READING PASSAGE>
We too often lose sight of the fact that the Gospels teach how Jesus—God—became King. And in the creeds themselves the middle part of the gospel message is left out. Whether you The Apostle’s Creed or the Nicene Creed they go from being ‘born to the Virgin Mary’ to ‘suffering under Pontius Pilate.’  The miracles, the parables, as well as His teachings are sadly absent. If we rely solely on the creeds we would be left to see the Messiah as being born and being crucified and resurrected. The in between 33 years he really didn’t do much. Yet, as we look at the Season after Pentecost Christ did quite a bit and taught a lot as well.

Stored records
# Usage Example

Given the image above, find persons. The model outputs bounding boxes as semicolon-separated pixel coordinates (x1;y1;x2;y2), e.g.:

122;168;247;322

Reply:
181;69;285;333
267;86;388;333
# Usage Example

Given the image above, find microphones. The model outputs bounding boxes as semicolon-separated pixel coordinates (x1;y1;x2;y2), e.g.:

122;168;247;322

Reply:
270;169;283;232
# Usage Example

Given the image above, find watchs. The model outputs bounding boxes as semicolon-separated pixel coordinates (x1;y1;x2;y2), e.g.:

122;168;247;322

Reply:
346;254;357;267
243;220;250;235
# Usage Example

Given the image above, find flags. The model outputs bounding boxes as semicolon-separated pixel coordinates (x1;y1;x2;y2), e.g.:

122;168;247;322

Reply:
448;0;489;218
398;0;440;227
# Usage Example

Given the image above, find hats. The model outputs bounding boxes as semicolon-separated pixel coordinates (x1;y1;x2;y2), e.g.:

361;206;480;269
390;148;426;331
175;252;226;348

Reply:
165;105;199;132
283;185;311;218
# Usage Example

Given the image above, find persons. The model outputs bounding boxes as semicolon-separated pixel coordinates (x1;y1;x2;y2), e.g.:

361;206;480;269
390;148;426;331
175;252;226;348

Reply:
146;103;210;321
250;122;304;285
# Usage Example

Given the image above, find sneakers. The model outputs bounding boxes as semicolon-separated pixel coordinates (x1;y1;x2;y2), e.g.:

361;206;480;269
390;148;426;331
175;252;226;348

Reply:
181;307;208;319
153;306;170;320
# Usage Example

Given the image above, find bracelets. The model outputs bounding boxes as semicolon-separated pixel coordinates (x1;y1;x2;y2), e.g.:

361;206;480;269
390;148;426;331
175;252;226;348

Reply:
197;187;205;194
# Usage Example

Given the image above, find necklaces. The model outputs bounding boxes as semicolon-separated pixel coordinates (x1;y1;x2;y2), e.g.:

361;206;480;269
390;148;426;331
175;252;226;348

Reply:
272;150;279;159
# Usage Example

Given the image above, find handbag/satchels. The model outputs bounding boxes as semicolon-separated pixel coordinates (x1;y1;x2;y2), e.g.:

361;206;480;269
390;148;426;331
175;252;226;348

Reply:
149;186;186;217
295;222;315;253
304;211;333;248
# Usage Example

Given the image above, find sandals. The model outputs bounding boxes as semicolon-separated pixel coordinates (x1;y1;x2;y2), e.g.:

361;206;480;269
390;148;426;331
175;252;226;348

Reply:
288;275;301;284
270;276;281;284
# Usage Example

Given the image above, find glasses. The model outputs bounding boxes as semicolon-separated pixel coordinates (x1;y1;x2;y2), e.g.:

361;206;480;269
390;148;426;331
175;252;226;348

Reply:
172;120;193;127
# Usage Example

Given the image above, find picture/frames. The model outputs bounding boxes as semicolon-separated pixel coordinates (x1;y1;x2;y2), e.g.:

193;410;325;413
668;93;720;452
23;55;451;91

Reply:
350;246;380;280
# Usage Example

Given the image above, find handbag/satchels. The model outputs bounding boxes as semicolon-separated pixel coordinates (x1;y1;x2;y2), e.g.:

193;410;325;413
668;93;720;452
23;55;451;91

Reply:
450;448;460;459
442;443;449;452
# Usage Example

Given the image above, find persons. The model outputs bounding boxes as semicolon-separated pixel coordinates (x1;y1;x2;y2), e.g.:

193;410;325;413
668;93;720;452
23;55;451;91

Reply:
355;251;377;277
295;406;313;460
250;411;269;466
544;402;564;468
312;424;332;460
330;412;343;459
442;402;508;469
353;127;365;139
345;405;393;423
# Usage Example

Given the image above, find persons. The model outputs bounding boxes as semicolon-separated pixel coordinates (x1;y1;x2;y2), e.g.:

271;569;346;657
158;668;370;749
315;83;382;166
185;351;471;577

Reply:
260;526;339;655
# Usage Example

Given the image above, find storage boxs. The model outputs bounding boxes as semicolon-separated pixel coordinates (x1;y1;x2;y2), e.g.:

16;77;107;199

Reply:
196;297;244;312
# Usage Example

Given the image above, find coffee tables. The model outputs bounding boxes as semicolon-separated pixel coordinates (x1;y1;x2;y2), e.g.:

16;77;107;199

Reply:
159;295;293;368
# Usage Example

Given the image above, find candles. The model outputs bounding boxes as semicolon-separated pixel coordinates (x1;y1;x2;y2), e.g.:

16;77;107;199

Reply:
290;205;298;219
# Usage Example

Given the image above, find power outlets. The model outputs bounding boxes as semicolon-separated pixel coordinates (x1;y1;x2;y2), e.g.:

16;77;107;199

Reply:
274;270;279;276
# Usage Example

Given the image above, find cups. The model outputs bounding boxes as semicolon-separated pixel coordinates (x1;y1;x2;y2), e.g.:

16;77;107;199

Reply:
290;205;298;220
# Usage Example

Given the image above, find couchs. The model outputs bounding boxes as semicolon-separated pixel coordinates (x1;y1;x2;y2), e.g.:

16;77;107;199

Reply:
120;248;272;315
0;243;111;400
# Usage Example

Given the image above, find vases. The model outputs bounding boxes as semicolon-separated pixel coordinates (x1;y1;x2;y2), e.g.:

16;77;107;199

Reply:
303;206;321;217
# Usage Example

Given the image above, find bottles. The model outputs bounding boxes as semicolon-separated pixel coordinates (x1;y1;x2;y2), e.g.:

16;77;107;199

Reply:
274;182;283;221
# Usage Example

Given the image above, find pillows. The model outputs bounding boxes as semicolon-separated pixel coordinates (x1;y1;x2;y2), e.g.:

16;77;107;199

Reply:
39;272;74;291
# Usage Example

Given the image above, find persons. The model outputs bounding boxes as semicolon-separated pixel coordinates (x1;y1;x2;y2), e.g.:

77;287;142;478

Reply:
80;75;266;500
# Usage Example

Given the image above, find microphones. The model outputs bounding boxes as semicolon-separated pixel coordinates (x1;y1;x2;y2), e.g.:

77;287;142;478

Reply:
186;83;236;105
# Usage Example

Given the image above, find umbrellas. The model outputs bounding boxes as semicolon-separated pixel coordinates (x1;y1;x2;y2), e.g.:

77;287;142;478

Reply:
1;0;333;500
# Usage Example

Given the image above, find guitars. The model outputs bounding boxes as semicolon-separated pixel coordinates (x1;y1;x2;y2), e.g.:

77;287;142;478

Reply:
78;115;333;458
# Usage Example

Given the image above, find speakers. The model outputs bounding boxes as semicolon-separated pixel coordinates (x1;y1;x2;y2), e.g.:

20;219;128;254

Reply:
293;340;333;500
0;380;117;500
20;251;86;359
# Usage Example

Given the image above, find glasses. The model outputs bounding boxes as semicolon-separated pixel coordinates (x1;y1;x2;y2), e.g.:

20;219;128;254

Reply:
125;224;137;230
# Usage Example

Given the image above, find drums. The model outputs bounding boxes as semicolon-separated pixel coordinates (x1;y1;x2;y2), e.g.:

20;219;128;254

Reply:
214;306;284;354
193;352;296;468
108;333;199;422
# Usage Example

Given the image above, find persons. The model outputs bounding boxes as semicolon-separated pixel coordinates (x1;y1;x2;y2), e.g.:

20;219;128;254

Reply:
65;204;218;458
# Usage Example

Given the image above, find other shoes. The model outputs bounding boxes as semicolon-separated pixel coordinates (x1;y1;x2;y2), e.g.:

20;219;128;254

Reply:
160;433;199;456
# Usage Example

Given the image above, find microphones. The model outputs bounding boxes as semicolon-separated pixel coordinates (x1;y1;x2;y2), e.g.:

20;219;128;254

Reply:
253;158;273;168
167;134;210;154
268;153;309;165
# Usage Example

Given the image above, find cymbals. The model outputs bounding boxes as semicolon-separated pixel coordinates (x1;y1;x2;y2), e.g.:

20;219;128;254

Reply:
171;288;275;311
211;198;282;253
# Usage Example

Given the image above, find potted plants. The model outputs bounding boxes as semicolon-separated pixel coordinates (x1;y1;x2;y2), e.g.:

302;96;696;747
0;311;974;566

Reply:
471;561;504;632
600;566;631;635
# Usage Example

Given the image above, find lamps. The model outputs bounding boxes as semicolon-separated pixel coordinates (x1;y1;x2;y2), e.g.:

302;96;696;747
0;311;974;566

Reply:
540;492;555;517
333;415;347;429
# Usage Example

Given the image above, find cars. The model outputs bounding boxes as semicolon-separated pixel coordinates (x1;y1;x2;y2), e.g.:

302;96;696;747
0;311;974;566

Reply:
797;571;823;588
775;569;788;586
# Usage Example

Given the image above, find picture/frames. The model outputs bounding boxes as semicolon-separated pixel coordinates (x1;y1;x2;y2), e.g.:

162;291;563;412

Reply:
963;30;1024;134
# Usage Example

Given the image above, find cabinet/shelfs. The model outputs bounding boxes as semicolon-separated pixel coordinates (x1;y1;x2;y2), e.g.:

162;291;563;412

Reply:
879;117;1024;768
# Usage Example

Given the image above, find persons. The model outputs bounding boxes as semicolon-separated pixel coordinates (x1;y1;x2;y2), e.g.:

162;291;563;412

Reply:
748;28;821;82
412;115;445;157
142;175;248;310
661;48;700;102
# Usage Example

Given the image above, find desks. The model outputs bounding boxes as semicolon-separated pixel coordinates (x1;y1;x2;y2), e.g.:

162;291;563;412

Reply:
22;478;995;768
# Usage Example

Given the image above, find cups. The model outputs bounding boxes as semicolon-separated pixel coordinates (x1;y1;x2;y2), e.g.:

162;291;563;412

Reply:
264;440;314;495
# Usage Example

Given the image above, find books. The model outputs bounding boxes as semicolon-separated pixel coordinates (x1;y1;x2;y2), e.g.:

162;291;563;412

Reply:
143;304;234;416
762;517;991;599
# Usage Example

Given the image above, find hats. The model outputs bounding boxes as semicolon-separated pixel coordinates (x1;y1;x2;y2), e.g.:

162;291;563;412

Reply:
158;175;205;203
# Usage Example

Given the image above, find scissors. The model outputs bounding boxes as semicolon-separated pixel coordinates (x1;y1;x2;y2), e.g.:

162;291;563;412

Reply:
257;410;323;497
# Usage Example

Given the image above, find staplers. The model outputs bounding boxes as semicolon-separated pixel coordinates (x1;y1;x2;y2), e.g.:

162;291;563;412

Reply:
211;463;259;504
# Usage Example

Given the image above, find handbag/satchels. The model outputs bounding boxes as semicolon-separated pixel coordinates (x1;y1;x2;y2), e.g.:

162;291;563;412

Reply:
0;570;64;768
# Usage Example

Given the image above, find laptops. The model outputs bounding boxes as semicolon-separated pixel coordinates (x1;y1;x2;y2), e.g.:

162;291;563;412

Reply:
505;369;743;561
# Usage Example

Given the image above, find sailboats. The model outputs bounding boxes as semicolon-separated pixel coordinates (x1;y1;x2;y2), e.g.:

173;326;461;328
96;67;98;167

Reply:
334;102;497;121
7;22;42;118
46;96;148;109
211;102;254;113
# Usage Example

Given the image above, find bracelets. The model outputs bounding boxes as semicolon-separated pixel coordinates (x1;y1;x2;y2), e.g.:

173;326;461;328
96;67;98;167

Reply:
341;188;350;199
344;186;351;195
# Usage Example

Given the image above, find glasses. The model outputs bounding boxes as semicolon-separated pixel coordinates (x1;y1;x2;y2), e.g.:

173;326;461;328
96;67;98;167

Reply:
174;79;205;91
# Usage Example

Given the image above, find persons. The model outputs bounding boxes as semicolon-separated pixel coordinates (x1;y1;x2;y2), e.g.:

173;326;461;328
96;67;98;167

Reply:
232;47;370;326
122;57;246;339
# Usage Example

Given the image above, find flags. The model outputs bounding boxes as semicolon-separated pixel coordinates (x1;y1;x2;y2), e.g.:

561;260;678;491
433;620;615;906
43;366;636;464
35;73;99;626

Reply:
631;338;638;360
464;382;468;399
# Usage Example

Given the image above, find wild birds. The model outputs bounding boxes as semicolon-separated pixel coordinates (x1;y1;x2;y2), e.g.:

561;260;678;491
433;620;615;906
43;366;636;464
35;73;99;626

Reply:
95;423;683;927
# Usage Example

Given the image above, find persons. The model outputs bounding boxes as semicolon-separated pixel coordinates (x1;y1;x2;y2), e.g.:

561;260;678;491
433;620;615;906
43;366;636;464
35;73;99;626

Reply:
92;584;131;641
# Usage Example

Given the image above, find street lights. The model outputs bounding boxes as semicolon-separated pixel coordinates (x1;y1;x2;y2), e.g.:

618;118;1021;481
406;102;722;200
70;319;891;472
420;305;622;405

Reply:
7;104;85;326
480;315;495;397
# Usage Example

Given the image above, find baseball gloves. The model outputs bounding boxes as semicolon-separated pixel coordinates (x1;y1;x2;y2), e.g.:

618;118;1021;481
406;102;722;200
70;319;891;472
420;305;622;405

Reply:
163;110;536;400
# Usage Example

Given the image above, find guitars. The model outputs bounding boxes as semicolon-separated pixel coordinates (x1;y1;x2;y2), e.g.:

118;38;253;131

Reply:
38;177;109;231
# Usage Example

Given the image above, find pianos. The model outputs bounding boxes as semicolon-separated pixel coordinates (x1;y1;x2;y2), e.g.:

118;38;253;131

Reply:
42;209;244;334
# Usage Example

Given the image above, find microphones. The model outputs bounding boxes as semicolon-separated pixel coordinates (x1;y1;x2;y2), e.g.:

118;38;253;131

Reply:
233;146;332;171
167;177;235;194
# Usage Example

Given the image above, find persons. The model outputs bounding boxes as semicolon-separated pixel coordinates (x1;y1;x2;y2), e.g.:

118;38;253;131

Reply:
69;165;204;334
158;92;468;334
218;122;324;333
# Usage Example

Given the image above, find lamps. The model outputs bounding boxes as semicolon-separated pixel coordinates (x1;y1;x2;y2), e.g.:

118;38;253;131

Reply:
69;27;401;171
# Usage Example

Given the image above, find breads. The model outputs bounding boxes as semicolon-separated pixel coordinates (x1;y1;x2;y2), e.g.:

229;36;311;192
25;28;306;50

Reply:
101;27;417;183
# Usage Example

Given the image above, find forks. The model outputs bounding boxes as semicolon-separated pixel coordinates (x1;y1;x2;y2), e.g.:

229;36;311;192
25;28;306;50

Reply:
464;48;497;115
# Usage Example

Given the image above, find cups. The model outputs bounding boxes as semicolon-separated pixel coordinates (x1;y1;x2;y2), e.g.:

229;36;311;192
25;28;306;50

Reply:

DIRECTIVES>
A. From the passage on the creeds, return the words starting at "We too often" and ending at "lot as well.".
B. Answer these questions from the passage on the creeds:
(i) What three things does it say are absent from the creeds?
(ii) How many years does it place "in between"?
(iii) What season is mentioned in the last sentence?

RESPONSE LIST>
A.
We too often lose sight of the fact that the Gospels teach how Jesus—God—became King. And in the creeds themselves the middle part of the gospel message is left out. Whether you The Apostle’s Creed or the Nicene Creed they go from being ‘born to the Virgin Mary’ to ‘suffering under Pontius Pilate.’  The miracles, the parables, as well as His teachings are sadly absent. If we rely solely on the creeds we would be left to see the Messiah as being born and being crucified and resurrected. The in between 33 years he really didn’t do much. Yet, as we look at the Season after Pentecost Christ did quite a bit and taught a lot as well.

B.
(i) The miracles, the parables, and His teachings.
(ii) 33 years.
(iii) The Season after Pentecost.